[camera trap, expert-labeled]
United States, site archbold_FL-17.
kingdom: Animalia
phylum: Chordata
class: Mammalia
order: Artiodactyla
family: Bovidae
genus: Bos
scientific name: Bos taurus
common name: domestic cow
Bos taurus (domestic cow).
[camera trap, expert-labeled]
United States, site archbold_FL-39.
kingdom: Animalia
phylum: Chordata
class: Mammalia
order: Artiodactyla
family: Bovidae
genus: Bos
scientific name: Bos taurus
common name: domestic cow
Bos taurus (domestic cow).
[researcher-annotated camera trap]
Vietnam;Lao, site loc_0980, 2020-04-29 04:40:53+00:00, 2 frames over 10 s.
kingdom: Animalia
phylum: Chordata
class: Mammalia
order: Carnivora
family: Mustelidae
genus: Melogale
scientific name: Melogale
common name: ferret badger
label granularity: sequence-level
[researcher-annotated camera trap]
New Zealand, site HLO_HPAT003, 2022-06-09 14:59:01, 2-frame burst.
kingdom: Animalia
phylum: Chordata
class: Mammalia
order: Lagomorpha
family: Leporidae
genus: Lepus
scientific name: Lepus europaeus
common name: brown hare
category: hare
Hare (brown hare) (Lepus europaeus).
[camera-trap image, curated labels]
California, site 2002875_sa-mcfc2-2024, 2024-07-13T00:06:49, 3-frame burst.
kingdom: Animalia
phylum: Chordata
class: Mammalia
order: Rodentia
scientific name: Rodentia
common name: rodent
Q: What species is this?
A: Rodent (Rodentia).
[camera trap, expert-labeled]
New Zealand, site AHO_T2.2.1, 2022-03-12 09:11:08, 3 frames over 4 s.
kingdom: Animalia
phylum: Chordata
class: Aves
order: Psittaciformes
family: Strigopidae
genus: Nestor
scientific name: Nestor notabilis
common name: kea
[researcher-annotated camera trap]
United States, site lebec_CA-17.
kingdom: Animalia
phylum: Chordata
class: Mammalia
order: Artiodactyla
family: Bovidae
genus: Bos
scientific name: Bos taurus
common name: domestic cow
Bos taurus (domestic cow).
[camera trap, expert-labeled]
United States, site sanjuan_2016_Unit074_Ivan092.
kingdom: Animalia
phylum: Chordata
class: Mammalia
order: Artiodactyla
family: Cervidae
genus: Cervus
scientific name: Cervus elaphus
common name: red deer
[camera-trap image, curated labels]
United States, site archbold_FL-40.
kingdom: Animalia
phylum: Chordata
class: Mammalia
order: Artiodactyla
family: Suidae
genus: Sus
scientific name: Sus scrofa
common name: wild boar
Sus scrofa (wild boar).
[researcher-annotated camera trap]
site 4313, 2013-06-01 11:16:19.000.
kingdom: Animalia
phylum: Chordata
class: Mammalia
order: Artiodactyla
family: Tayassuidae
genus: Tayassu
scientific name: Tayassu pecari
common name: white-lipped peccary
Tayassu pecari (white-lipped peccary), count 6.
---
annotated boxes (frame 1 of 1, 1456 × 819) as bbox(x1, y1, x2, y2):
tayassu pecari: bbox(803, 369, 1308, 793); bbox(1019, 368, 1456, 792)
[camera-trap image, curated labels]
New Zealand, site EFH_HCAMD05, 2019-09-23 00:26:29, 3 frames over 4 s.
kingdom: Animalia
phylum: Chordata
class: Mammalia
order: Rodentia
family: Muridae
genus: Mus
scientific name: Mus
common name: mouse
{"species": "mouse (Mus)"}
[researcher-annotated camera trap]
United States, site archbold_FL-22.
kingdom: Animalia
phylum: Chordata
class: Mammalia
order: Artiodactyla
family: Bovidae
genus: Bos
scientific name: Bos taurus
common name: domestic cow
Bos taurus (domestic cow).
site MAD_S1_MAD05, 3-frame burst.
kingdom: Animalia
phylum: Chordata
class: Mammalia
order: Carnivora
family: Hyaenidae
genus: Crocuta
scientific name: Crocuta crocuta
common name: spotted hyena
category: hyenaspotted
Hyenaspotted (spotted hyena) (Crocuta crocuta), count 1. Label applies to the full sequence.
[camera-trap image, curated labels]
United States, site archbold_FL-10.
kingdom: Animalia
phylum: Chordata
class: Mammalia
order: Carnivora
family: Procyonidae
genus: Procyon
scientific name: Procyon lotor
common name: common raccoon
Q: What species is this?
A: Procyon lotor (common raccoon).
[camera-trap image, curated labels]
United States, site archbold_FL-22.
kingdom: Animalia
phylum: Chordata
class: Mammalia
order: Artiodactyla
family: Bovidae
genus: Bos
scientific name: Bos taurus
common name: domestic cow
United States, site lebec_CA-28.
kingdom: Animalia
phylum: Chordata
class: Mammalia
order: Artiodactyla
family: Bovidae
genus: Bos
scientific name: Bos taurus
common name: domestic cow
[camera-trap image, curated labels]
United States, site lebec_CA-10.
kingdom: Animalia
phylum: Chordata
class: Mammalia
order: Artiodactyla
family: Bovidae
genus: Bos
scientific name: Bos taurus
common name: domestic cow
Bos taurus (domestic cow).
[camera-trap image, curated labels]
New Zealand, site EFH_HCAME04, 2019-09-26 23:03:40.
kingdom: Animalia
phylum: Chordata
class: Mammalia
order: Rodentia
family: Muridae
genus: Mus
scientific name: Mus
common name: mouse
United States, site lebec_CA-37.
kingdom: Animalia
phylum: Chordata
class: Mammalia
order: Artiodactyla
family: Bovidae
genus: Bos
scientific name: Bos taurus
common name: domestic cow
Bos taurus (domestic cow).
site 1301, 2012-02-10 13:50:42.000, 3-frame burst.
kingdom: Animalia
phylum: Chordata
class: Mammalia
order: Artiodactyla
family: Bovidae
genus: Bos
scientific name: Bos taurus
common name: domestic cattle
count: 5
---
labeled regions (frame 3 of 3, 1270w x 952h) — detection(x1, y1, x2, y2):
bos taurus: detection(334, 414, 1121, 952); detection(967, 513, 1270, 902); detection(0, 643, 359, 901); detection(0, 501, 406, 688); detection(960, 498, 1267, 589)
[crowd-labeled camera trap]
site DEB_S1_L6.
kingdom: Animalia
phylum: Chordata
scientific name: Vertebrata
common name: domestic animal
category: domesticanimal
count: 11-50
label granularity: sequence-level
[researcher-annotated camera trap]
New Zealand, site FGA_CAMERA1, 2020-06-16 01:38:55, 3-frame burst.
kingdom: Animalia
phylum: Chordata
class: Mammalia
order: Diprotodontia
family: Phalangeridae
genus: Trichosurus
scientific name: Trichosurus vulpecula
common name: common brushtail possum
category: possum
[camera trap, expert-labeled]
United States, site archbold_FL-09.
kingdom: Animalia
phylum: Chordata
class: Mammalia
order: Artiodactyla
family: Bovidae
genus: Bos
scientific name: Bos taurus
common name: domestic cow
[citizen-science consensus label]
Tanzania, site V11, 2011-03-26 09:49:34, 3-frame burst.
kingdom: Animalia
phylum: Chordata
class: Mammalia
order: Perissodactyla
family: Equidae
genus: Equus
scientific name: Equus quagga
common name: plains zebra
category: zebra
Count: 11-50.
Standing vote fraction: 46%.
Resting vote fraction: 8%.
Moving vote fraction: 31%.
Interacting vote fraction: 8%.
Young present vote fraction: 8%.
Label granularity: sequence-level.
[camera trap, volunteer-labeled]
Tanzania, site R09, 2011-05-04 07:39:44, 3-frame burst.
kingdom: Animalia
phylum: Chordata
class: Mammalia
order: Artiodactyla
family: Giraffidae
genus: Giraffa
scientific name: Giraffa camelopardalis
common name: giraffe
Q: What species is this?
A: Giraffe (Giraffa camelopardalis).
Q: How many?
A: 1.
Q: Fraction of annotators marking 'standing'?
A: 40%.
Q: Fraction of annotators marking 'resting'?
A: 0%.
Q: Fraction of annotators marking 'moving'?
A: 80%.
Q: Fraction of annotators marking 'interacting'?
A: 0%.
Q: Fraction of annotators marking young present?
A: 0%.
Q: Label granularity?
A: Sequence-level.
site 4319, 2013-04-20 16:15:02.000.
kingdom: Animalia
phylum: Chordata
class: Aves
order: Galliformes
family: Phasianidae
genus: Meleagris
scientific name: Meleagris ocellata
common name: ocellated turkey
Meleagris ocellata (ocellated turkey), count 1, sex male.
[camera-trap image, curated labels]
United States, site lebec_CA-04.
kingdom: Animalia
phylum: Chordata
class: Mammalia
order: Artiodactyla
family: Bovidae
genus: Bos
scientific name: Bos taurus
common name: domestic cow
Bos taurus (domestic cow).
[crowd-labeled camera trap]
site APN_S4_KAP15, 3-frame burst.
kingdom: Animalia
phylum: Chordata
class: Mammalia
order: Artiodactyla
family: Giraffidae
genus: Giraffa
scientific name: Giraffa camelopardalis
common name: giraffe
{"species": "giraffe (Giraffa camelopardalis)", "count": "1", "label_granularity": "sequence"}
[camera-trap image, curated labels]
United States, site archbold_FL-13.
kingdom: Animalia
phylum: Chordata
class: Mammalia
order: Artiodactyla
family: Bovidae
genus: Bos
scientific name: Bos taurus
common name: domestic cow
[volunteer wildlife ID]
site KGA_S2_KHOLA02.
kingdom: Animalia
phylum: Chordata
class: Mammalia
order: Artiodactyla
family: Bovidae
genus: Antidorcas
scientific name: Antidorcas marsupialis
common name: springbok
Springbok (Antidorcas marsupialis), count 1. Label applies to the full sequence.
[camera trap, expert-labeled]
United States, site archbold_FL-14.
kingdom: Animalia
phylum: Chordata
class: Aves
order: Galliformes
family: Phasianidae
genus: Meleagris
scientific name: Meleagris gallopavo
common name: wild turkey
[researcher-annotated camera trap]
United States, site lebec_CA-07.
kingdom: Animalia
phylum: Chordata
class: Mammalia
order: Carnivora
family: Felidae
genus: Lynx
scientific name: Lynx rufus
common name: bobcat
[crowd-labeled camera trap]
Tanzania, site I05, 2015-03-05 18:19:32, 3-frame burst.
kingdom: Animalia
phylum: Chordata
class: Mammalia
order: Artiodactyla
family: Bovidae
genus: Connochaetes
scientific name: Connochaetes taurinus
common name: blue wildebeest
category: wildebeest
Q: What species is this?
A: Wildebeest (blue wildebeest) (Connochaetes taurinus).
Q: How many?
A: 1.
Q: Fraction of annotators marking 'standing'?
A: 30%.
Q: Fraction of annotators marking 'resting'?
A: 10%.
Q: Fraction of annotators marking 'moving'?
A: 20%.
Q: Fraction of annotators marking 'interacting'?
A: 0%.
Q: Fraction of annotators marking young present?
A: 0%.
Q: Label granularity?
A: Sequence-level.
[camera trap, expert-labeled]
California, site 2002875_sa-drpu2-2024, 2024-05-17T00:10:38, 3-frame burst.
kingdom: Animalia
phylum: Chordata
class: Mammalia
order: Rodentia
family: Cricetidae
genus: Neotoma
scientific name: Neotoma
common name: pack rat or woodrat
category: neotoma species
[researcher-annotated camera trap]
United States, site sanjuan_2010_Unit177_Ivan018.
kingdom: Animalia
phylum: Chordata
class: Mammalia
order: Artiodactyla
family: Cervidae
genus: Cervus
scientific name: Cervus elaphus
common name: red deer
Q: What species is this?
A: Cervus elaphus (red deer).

* **The problem**
Report only the number of lines in the data above that contain "burst".

* **Answer area**
10